+++ Quoted passage +++

MathCurvesSurfacesWallpaper GroupsGallerySoftwarePOV-Ray
ProgramingLinuxPerl PythonHTMLCSSJavaScriptPHPJavaLang DesignEmacsUnicode ♥

Python Regex Functions

, 2005, …,

search(…)

search(‹pattern›, ‹text›)

If pattern matches (part of a string), then a MatchObject is returned.

Returns None if pattern is not found in the string.

Note: A successful match does not necessarily mean it contains part of the given string. For example, these patterns matches any string: r'' and r'y*'.

Example:

# -*- coding: utf-8 -*-
# python

import re
result = re.search(r"\w+@\w+\.com", "long text xyz@xyz.com long")
if result:
    print "yes!"
    print result.group() # ⇒ xyz@xyz.com
else:
    print "no!"

Note: pattern string should be enclosed using single quotes, like this r'…'. Otherwise, backslashes in it must be escaped. For example, to search for a sequence of tabs, use re.search(r'\t+') or re.search("\\t+").

search(‹pattern›, ‹text›, ‹flags›)

The optional second argument “flags” modifies the meaning of the given pattern. The flags can be any of {re.I, re.L, re.M, re.S, re.U, re.S}. They can be combined with the | operator. For example, re.search(pat,re.M|re.U) creates a regex pattern that matches multiple lines of a Unicode string. For detail, see: Python Regex Flags.

match(…)

match(‹pattern›, ‹string›)

match(‹pattern›, ‹string›, ‹flags›)

The “match” function is like “search” except that the match must start at the beginning of string. For example, re.search('me','somestring') matches, but re.match('me','somestring') returns None. Example:

# -*- coding: utf-8 -*-
# python

import re

my_result = re.match('so','somestring') # succeed

if my_result == None:
    print "no match"
else:
    print "yes match"

Note: Match() is not exactly equivalent to Search() with ^. Example:

re.search(r'^B', 'A\nB',re.M) # succeeds
re.match(r'B', 'A\nB',re.M)   # fails

split(…)

split(‹pattern›, ‹string›)

Returns a list of splitted string with pattern as boundary. Example:

re.split(r' +', 'what   do  you think')
# ⇒ ['what', 'do', 'you', 'think']

If the boundary pattern is enclosed in parenthesis, then it is included in the returned list. For Example:

re.split(r'( +)', 'what   do  you think')
# ⇒ ['what', '   ', 'do', '  ', 'you', ' ', 'think']

If there are more than one capturing parenthesis in pattern, they are all included in the returned list in sequence. For Example:

re.split(r'( +)(@+)', 'what   @@do  @@you @@think')
# ⇒ ['what', '   ', '@@', 'do', '  ', '@@', 'you', ' ', '@@', 'think']

split(‹pattern›, ‹string›, maxsplit = ‹n›)

+++ Source data +++

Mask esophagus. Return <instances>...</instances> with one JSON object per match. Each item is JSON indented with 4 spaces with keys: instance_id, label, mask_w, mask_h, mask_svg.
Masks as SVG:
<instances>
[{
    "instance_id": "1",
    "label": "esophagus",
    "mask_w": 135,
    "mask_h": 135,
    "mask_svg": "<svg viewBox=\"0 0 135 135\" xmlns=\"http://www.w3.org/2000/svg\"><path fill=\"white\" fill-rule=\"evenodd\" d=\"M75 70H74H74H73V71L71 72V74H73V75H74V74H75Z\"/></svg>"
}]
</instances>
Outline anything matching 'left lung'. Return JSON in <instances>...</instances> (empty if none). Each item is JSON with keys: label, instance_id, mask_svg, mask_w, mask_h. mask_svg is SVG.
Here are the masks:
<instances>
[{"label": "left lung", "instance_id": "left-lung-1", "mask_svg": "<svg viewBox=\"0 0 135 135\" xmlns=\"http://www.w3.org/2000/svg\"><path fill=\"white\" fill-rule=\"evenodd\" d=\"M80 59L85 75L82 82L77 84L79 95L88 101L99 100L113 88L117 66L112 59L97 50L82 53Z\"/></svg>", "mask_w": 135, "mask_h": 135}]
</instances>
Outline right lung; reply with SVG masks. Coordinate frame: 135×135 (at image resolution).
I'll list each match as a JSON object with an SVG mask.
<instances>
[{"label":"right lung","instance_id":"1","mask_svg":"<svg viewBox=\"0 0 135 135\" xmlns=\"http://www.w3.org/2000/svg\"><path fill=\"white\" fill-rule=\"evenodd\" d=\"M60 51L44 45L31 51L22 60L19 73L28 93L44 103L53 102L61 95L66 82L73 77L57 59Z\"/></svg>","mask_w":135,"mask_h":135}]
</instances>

+++

▶ [Stated task A]: In the listing, from the line with "Outline right lung;" up to and including its last line, swap "reply" for "respond" and give those lines again with everything else unchanged.
▶ [Stated task B]: Resume the text on Python regex functions from its last line and continue it.
The Python regex text and the listing are unrelated.

▶ [Reply A]:
Outline right lung; respond with SVG masks. Coordinate frame: 135×135 (at image resolution).
I'll list each match as a JSON object with an SVG mask.
<instances>
[{"label":"right lung","instance_id":"1","mask_svg":"<svg viewBox=\"0 0 135 135\" xmlns=\"http://www.w3.org/2000/svg\"><path fill=\"white\" fill-rule=\"evenodd\" d=\"M60 51L44 45L31 51L22 60L19 73L28 93L44 103L53 102L61 95L66 82L73 77L57 59Z\"/></svg>","mask_w":135,"mask_h":135}]
</instances>

▶ [Reply B]:
split happens at most ‹n› times.

If the maxsplit is set to 0, it is equivalent to this turned off.

# -*- coding: utf-8 -*-
# python

import re
my_result = re.split(r' ', 'a b c d e', maxsplit = 2)
print my_result # ⇒ ['a', 'b', 'c d e']

findall(…)

findall(‹pattern›, ‹string›)

Return a list of all non-overlapping matches of ‹pattern› in ‹string›. Example:

# -*- coding: utf-8 -*-
# python

import re
my_result = re.findall(r'@+', 'what   @@@do  @@you @think')
print my_result # ⇒ ['@@@', '@@', '@']

If one or more groups are present in the pattern, return a list of groups; this will be a list of tuples if the pattern has more than one group. Example:

re.findall(r'( +)(@+)', 'what   @@@do  @@you @think')
# ⇒ [('   ', '@@@'), ('  ', '@@'), (' ', '@')]

Empty matches are included in the result unless they touch the beginning of another match. Example:

re.findall(r'\b', 'what   @@@do  @@you @think')
# ⇒ ['', '', '', '', '', '', '', '']

TODO: need another example here showing what is meant by “unless they touch the beginning of another match.”

findall(‹pattern›, ‹string›, ‹flags›)

finditer(…)

finditer(‹pattern›, ‹string›)

finditer(‹pattern›, ‹string›, ‹flags›)

Like “findall”, except an “iterator” is returned with MatchObject as members. This is to be used in a loop. Example:

for matched in re.finditer(r'(\w+)', 'what   do  you think'):
    print matched.group()

sub(…)

sub(‹pattern›, ‹repl›, ‹string›)

Substitute ‹pattern› in ‹string› by the replacement ‹repl›. If the pattern isn't found, ‹string› is returned unchanged.

Returns a new string.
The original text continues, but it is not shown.